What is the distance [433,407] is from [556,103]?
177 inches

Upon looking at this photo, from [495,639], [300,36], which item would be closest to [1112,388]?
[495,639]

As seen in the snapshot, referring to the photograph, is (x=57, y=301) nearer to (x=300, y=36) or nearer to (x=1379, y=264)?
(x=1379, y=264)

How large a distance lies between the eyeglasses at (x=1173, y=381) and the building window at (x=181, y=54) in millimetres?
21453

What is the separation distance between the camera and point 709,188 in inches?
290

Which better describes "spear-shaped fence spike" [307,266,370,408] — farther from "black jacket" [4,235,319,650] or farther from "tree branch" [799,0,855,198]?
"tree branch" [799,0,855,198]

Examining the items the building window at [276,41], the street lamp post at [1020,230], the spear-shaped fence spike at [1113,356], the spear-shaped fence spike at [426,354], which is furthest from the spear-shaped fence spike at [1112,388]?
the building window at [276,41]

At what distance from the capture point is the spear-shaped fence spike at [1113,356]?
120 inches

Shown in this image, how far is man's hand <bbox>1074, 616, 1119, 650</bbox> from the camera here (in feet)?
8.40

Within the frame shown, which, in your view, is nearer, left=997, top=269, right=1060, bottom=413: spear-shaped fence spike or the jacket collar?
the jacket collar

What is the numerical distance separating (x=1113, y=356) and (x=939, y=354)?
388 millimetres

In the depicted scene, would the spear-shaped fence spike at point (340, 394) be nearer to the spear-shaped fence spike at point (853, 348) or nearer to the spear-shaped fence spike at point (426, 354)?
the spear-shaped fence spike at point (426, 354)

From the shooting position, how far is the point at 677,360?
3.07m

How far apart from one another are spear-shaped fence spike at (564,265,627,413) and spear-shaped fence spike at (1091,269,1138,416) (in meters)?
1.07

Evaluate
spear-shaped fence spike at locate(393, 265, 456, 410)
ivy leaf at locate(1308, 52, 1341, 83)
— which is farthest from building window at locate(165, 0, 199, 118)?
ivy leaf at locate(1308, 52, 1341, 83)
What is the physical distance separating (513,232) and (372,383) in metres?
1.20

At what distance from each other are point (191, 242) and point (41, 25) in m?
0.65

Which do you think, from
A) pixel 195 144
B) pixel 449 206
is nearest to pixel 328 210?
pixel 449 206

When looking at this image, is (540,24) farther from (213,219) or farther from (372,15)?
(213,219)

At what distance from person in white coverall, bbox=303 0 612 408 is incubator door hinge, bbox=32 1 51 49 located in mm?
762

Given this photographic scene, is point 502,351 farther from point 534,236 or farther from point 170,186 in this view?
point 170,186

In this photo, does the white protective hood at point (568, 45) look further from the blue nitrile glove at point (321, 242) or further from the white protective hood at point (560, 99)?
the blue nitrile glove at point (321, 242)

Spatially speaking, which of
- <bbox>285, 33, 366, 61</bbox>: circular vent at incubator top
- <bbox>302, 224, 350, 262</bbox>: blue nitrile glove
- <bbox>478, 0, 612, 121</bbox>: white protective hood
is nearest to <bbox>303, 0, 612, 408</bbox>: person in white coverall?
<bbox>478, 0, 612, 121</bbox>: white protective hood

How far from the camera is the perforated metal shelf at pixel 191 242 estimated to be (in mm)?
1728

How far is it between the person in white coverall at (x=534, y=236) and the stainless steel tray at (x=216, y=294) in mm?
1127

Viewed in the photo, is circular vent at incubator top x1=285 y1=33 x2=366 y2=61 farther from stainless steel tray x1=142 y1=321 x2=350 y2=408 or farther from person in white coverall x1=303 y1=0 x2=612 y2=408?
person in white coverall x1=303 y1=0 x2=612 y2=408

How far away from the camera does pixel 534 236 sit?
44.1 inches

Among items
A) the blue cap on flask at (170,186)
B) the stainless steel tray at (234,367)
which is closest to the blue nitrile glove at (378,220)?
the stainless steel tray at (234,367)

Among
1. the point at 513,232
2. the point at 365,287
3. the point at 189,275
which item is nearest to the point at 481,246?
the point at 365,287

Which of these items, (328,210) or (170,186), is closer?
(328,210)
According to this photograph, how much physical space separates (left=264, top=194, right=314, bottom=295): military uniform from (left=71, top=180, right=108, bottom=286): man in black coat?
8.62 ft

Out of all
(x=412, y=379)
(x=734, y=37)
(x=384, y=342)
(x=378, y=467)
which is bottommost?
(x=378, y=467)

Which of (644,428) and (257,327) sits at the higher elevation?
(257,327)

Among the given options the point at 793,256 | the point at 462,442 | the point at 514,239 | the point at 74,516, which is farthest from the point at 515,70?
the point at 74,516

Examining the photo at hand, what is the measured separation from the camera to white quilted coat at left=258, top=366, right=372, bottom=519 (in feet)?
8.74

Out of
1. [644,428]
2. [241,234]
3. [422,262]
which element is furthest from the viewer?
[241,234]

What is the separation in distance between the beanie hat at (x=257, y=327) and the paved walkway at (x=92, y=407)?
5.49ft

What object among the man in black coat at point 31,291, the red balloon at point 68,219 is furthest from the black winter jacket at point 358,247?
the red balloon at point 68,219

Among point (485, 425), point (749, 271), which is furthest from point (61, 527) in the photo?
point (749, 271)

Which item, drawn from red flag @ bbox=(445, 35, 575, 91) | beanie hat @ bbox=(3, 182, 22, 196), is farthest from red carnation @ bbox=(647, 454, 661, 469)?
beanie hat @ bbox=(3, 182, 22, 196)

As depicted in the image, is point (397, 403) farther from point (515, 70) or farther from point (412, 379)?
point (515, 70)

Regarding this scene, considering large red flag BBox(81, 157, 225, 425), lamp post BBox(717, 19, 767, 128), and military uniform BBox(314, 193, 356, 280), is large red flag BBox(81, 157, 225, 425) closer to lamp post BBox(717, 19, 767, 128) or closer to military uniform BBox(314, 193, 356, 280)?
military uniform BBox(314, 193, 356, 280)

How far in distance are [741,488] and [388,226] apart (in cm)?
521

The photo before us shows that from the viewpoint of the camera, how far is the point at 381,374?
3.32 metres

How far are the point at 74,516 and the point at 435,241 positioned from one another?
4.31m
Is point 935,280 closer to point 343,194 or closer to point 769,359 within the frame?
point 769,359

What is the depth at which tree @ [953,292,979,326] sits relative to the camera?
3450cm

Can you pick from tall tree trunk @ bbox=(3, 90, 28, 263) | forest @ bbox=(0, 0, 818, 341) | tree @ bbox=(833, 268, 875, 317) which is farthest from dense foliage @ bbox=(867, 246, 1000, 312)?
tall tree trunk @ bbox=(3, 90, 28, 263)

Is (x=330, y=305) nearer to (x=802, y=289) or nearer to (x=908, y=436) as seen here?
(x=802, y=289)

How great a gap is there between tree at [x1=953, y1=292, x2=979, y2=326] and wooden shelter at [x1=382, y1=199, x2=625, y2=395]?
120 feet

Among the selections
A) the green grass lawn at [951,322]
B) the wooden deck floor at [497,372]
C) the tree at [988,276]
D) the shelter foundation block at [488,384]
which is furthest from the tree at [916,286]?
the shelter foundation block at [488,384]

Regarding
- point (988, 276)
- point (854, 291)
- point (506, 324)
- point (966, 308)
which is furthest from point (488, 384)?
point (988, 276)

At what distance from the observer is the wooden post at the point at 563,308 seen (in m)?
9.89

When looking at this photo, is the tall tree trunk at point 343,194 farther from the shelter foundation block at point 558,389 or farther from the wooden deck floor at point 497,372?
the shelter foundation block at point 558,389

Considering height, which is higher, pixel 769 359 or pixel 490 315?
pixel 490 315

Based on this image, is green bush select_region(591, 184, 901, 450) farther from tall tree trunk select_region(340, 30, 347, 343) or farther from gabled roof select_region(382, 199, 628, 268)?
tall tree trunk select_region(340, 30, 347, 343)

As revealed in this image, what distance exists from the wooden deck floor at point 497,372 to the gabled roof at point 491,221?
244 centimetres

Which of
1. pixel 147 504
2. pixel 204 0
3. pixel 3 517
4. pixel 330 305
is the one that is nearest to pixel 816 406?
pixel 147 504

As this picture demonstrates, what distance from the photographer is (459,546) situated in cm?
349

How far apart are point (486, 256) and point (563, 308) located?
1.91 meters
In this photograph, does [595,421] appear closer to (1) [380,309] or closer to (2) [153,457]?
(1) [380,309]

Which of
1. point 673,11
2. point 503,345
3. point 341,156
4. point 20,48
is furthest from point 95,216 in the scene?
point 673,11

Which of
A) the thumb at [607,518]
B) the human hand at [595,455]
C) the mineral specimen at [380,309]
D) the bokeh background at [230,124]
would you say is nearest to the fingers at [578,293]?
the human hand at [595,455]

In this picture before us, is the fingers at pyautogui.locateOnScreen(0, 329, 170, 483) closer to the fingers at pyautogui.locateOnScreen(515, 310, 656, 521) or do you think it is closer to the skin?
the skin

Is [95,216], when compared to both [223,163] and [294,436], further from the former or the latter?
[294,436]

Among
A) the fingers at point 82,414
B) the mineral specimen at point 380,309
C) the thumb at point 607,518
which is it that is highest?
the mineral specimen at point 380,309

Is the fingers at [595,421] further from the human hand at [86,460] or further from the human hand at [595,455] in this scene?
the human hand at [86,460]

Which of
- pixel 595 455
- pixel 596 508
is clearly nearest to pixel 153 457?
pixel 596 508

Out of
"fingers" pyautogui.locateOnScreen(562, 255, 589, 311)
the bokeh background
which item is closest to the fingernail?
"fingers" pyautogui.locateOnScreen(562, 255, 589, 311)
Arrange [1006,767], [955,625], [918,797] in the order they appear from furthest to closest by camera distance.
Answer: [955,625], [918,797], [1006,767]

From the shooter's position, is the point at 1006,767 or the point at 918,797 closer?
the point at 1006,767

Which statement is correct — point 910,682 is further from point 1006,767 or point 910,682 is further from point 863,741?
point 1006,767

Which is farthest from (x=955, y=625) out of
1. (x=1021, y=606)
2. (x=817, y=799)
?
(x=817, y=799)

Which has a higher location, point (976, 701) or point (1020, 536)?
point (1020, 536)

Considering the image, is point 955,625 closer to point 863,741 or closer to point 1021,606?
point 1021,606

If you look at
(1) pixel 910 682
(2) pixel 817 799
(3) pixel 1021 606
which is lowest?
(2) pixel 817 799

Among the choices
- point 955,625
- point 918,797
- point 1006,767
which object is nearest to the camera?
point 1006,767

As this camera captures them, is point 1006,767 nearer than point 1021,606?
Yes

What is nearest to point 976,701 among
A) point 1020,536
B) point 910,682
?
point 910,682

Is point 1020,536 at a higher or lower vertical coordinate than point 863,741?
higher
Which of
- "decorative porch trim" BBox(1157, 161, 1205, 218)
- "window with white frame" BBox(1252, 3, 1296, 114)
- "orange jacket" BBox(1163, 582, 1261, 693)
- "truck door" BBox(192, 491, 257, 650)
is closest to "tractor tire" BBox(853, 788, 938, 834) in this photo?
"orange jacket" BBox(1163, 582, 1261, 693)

------------------------------

**Goal:** Give the lines again from the one containing "As this camera" through the final line, replacing "tractor tire" with "tractor wheel" and leaving everything else unchanged.

**Answer to this task:**
As this camera captures them, is point 1006,767 nearer than point 1021,606?
Yes

What is nearest to point 976,701 among
A) point 1020,536
B) point 910,682
?
point 910,682

Is point 1020,536 at a higher or lower vertical coordinate than point 863,741?
higher
Which of
- "decorative porch trim" BBox(1157, 161, 1205, 218)
- "window with white frame" BBox(1252, 3, 1296, 114)
- "orange jacket" BBox(1163, 582, 1261, 693)
- "truck door" BBox(192, 491, 257, 650)
is closest to "tractor wheel" BBox(853, 788, 938, 834) in this photo?
"orange jacket" BBox(1163, 582, 1261, 693)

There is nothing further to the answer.